BEGIN MATERIAL FOR THIS TASK

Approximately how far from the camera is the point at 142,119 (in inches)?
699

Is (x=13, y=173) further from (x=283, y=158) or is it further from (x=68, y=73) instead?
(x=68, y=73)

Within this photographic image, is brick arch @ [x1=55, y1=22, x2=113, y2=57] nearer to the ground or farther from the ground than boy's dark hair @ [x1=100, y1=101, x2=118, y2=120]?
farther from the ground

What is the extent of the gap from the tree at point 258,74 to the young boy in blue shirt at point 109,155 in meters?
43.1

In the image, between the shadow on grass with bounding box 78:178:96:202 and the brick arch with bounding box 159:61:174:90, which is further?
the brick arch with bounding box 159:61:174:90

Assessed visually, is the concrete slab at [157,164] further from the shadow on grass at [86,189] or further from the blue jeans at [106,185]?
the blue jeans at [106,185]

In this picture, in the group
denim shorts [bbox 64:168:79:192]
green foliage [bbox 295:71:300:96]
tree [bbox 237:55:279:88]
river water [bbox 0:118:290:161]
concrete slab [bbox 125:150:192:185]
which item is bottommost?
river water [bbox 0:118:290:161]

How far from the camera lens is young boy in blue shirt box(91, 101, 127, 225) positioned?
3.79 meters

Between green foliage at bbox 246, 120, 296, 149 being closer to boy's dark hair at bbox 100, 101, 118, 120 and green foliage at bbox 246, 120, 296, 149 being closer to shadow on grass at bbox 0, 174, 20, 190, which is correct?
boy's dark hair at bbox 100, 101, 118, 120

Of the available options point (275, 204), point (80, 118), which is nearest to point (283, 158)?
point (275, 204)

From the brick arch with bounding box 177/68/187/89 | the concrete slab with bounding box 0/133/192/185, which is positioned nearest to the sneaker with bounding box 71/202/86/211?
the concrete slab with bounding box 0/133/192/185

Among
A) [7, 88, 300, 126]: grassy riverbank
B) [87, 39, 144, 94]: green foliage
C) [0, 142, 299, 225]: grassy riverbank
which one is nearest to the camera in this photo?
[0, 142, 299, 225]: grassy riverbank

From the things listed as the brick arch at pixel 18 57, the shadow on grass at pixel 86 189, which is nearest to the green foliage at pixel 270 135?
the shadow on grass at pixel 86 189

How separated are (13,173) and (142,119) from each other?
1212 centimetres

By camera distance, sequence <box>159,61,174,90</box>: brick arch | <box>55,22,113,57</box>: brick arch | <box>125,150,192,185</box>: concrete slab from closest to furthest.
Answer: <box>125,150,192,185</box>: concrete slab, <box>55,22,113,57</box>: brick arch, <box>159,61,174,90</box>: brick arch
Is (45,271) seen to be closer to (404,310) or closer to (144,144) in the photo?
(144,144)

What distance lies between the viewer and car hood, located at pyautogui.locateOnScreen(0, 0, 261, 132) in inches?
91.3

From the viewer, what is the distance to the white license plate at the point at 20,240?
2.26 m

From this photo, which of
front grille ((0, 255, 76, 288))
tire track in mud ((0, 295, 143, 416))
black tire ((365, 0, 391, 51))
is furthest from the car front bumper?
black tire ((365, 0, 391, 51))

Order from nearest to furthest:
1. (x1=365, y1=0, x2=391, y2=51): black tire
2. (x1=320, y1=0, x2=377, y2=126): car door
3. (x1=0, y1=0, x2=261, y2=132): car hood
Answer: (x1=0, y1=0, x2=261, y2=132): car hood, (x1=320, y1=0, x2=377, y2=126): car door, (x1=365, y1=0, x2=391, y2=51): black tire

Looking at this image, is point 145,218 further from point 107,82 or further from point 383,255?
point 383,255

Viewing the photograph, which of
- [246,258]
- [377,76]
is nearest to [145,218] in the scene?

END MATERIAL FOR THIS TASK

Reproduce all of the entries word for word.

▶ _RESULT BELOW_:
Approximately how far from the camera is the point at 142,119 (in inches)?
699

Is (x=13, y=173) further from (x=283, y=158) or is it further from (x=68, y=73) instead?
(x=68, y=73)

Within this photographic image, is brick arch @ [x1=55, y1=22, x2=113, y2=57] nearer to the ground or farther from the ground than boy's dark hair @ [x1=100, y1=101, x2=118, y2=120]?
farther from the ground

What is the extent of the gap from the tree at point 258,74 to the young boy in blue shirt at point 109,155 in meters?
43.1

In the image, between the shadow on grass with bounding box 78:178:96:202 and the brick arch with bounding box 159:61:174:90, which is further?
the brick arch with bounding box 159:61:174:90

Assessed visually, is the concrete slab at [157,164] further from the shadow on grass at [86,189] or further from the blue jeans at [106,185]?
the blue jeans at [106,185]

In this picture, in the group
denim shorts [bbox 64:168:79:192]
green foliage [bbox 295:71:300:96]
tree [bbox 237:55:279:88]
river water [bbox 0:118:290:161]
concrete slab [bbox 125:150:192:185]
which item is bottommost?
river water [bbox 0:118:290:161]

How far from the camera lens is young boy in blue shirt box(91, 101, 127, 225) positioned?
3.79 meters

Between green foliage at bbox 246, 120, 296, 149 being closer to boy's dark hair at bbox 100, 101, 118, 120 and green foliage at bbox 246, 120, 296, 149 being closer to shadow on grass at bbox 0, 174, 20, 190, which is correct?
boy's dark hair at bbox 100, 101, 118, 120

Of the available options point (275, 204), point (80, 118), which is nearest to point (283, 158)?
point (275, 204)

From the brick arch with bounding box 177/68/187/89 | the concrete slab with bounding box 0/133/192/185, which is positioned nearest to the sneaker with bounding box 71/202/86/211?
the concrete slab with bounding box 0/133/192/185

Among
A) [7, 88, 300, 126]: grassy riverbank
B) [87, 39, 144, 94]: green foliage
C) [0, 142, 299, 225]: grassy riverbank
which one is nearest to the camera in this photo?
[0, 142, 299, 225]: grassy riverbank

From the things listed as the brick arch at pixel 18 57, the shadow on grass at pixel 86 189, which is nearest to the green foliage at pixel 270 135?
the shadow on grass at pixel 86 189

How separated are (13,173) and (142,119) from each other?
1212 centimetres

By camera distance, sequence <box>159,61,174,90</box>: brick arch | <box>55,22,113,57</box>: brick arch | <box>125,150,192,185</box>: concrete slab from closest to furthest.
Answer: <box>125,150,192,185</box>: concrete slab, <box>55,22,113,57</box>: brick arch, <box>159,61,174,90</box>: brick arch
Is (45,271) seen to be closer to (404,310) or closer to (144,144) in the photo?
(144,144)

What distance lies between the viewer and car hood, located at pyautogui.locateOnScreen(0, 0, 261, 132) in inches?
91.3

From the viewer, what is the distance to the white license plate at the point at 20,240?
2.26 m

From this photo, which of
front grille ((0, 255, 76, 288))
tire track in mud ((0, 295, 143, 416))
black tire ((365, 0, 391, 51))
is furthest from the car front bumper?
black tire ((365, 0, 391, 51))

Order from nearest to furthest:
1. (x1=365, y1=0, x2=391, y2=51): black tire
2. (x1=320, y1=0, x2=377, y2=126): car door
3. (x1=0, y1=0, x2=261, y2=132): car hood
Answer: (x1=0, y1=0, x2=261, y2=132): car hood, (x1=320, y1=0, x2=377, y2=126): car door, (x1=365, y1=0, x2=391, y2=51): black tire

Looking at this image, is point 145,218 further from point 107,82 or further from point 383,255?
point 383,255

Viewing the photograph, which of
- [246,258]
- [377,76]
is nearest to [145,218] in the scene?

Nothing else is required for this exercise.